▸ **TASK**
Read the records and write them out again exactly.

▸ **PROVIDED INFORMATION**
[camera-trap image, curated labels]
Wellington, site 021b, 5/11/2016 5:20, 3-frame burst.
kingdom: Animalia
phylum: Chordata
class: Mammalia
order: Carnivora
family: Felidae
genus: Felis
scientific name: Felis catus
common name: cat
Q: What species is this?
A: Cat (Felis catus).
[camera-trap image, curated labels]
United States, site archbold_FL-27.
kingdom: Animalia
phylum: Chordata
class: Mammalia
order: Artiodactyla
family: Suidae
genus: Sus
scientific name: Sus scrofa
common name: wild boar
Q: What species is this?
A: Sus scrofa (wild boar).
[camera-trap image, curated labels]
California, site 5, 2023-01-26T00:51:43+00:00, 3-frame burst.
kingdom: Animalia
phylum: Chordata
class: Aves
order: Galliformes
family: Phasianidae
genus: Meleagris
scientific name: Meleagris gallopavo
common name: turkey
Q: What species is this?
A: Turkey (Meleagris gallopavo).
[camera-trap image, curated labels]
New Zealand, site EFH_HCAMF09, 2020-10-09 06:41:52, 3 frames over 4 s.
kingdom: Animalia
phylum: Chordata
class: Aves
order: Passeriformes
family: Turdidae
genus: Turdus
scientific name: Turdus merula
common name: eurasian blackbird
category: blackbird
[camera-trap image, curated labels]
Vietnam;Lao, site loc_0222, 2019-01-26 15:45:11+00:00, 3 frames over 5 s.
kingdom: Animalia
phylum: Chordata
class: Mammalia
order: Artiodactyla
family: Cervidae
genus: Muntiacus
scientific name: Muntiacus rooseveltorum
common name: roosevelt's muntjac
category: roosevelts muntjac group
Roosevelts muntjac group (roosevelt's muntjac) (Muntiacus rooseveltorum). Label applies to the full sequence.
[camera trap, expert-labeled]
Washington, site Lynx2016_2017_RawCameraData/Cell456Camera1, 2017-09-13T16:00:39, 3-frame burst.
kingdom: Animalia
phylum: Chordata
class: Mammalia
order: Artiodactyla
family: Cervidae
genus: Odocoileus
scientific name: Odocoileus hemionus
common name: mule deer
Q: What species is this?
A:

▸ **TASK RESPONSE**
[camera-trap image, curated labels]
Wellington, site 021b, 5/11/2016 5:20, 3-frame burst.
kingdom: Animalia
phylum: Chordata
class: Mammalia
order: Carnivora
family: Felidae
genus: Felis
scientific name: Felis catus
common name: cat
Q: What species is this?
A: Cat (Felis catus).
[camera-trap image, curated labels]
United States, site archbold_FL-27.
kingdom: Animalia
phylum: Chordata
class: Mammalia
order: Artiodactyla
family: Suidae
genus: Sus
scientific name: Sus scrofa
common name: wild boar
Q: What species is this?
A: Sus scrofa (wild boar).
[camera-trap image, curated labels]
California, site 5, 2023-01-26T00:51:43+00:00, 3-frame burst.
kingdom: Animalia
phylum: Chordata
class: Aves
order: Galliformes
family: Phasianidae
genus: Meleagris
scientific name: Meleagris gallopavo
common name: turkey
Q: What species is this?
A: Turkey (Meleagris gallopavo).
[camera-trap image, curated labels]
New Zealand, site EFH_HCAMF09, 2020-10-09 06:41:52, 3 frames over 4 s.
kingdom: Animalia
phylum: Chordata
class: Aves
order: Passeriformes
family: Turdidae
genus: Turdus
scientific name: Turdus merula
common name: eurasian blackbird
category: blackbird
[camera-trap image, curated labels]
Vietnam;Lao, site loc_0222, 2019-01-26 15:45:11+00:00, 3 frames over 5 s.
kingdom: Animalia
phylum: Chordata
class: Mammalia
order: Artiodactyla
family: Cervidae
genus: Muntiacus
scientific name: Muntiacus rooseveltorum
common name: roosevelt's muntjac
category: roosevelts muntjac group
Roosevelts muntjac group (roosevelt's muntjac) (Muntiacus rooseveltorum). Label applies to the full sequence.
[camera trap, expert-labeled]
Washington, site Lynx2016_2017_RawCameraData/Cell456Camera1, 2017-09-13T16:00:39, 3-frame burst.
kingdom: Animalia
phylum: Chordata
class: Mammalia
order: Artiodactyla
family: Cervidae
genus: Odocoileus
scientific name: Odocoileus hemionus
common name: mule deer
Q: What species is this?
A:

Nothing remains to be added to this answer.